AIM. Reproduce every one of the records below word for word.

Spatial question entries

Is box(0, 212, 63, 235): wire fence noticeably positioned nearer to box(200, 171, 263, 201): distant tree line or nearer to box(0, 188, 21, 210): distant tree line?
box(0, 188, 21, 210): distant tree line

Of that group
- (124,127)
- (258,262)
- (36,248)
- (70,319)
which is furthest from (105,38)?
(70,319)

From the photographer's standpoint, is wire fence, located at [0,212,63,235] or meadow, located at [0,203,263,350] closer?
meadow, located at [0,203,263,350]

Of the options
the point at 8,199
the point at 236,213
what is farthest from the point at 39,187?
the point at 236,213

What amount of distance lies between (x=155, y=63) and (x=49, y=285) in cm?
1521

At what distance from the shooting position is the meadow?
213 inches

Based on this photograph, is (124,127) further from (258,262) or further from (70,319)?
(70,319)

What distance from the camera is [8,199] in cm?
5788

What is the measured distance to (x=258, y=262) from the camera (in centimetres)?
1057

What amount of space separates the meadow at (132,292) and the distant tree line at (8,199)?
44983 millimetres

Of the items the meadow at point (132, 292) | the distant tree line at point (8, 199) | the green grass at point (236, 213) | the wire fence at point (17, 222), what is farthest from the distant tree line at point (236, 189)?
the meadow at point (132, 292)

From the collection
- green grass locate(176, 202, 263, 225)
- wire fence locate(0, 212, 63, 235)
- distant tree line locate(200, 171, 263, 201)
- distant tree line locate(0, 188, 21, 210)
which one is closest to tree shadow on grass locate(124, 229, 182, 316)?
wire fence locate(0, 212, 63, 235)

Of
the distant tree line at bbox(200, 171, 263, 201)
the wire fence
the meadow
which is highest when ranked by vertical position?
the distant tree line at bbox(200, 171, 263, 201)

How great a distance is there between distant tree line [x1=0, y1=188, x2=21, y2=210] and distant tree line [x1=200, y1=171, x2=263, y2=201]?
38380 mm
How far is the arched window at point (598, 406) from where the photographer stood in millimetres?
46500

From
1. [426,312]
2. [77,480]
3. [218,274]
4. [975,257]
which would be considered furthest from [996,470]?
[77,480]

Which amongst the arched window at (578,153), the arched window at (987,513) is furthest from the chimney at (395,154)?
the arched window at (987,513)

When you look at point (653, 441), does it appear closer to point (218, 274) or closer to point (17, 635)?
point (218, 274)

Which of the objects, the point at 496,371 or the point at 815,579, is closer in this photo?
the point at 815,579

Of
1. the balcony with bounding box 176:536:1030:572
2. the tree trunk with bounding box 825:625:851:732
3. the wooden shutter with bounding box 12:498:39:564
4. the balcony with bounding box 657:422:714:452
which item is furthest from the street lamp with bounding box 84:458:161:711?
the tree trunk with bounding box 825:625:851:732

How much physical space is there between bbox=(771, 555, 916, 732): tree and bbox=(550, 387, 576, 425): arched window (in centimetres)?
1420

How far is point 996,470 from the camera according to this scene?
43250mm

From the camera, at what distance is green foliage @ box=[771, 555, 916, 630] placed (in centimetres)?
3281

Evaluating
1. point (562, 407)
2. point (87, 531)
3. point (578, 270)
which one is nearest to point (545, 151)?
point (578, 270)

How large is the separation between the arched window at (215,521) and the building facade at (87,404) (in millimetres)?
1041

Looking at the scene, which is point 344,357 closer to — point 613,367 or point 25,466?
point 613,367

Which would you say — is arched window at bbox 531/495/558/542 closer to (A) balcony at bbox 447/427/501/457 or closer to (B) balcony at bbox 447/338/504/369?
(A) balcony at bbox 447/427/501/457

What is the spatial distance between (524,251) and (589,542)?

RESULT FOR THIS EXERCISE.
Is box(0, 212, 63, 235): wire fence noticeably positioned nearer to box(200, 171, 263, 201): distant tree line or nearer to box(0, 188, 21, 210): distant tree line?
box(0, 188, 21, 210): distant tree line

Of that group
- (124,127)
- (258,262)
- (36,248)
- (70,319)
which is furthest from (105,38)?
(70,319)

From the photographer's standpoint, is wire fence, located at [0,212,63,235] or meadow, located at [0,203,263,350] closer?
meadow, located at [0,203,263,350]

Of the options
the point at 8,199
the point at 236,213
what is farthest from the point at 39,187?
the point at 236,213

What amount of distance lies between (x=155, y=63) and (x=49, y=285) in cm?
1521

At what distance from the shooting position is the meadow?
213 inches

Based on this photograph, is (124,127) further from (258,262) or further from (70,319)?
(70,319)

What distance from the camera is [8,199] in cm?
5788

What is the measured distance to (x=258, y=262) from the camera (in centimetres)?
1057

What amount of space separates the meadow at (132,292) and the distant tree line at (8,199)?
44983 millimetres

Of the items the meadow at point (132, 292) | the distant tree line at point (8, 199) | the green grass at point (236, 213) | the wire fence at point (17, 222), what is farthest from the distant tree line at point (236, 189)?
the meadow at point (132, 292)

From the collection
- green grass locate(176, 202, 263, 225)
- wire fence locate(0, 212, 63, 235)
- distant tree line locate(200, 171, 263, 201)
- distant tree line locate(0, 188, 21, 210)
which one is closest to tree shadow on grass locate(124, 229, 182, 316)?
wire fence locate(0, 212, 63, 235)

Of
the distant tree line at bbox(200, 171, 263, 201)
the wire fence
the meadow
which is highest when ranked by vertical position?
the distant tree line at bbox(200, 171, 263, 201)

How great a distance is there between distant tree line [x1=0, y1=188, x2=21, y2=210] and distant tree line [x1=200, y1=171, x2=263, y2=201]?
38380 mm
How far is the arched window at point (598, 406) from where the photographer stood in millimetres?
46500

From
1. [426,312]
2. [77,480]
3. [218,274]
4. [975,257]
which would be considered furthest from [996,470]?
[77,480]

Which amongst the arched window at (578,153), the arched window at (987,513) is furthest from the chimney at (395,154)?
the arched window at (987,513)

When you look at point (653, 441), does it appear closer to point (218, 274) or closer to point (17, 635)?
point (218, 274)

Which of the objects, the point at 496,371 or the point at 815,579, is closer in this photo?
the point at 815,579

Of
1. the balcony with bounding box 176:536:1030:572
2. the tree trunk with bounding box 825:625:851:732
3. the wooden shutter with bounding box 12:498:39:564
4. the balcony with bounding box 657:422:714:452
which item is furthest from the street lamp with bounding box 84:458:161:711?
the tree trunk with bounding box 825:625:851:732

How much physical space is there between bbox=(771, 555, 916, 732): tree and bbox=(550, 387, 576, 425): arched window (in centimetres)?
1420

How far is point 996,470 from the camera according to this scene?
43250mm

From the camera, at what distance is green foliage @ box=[771, 555, 916, 630] placed (in centimetres)?
3281

Evaluating
1. point (562, 407)
2. point (87, 531)
3. point (578, 270)
which one is nearest to point (545, 151)?
point (578, 270)

How large is the separation between the arched window at (215,521) and the building facade at (87,404) (in millimetres)?
1041

Looking at the scene, which is point 344,357 closer to — point 613,367 or point 25,466?
point 613,367

Which would you say — is arched window at bbox 531/495/558/542 closer to (A) balcony at bbox 447/427/501/457 or closer to (B) balcony at bbox 447/338/504/369?
(A) balcony at bbox 447/427/501/457

What is the spatial distance between (524,251) and (589,542)?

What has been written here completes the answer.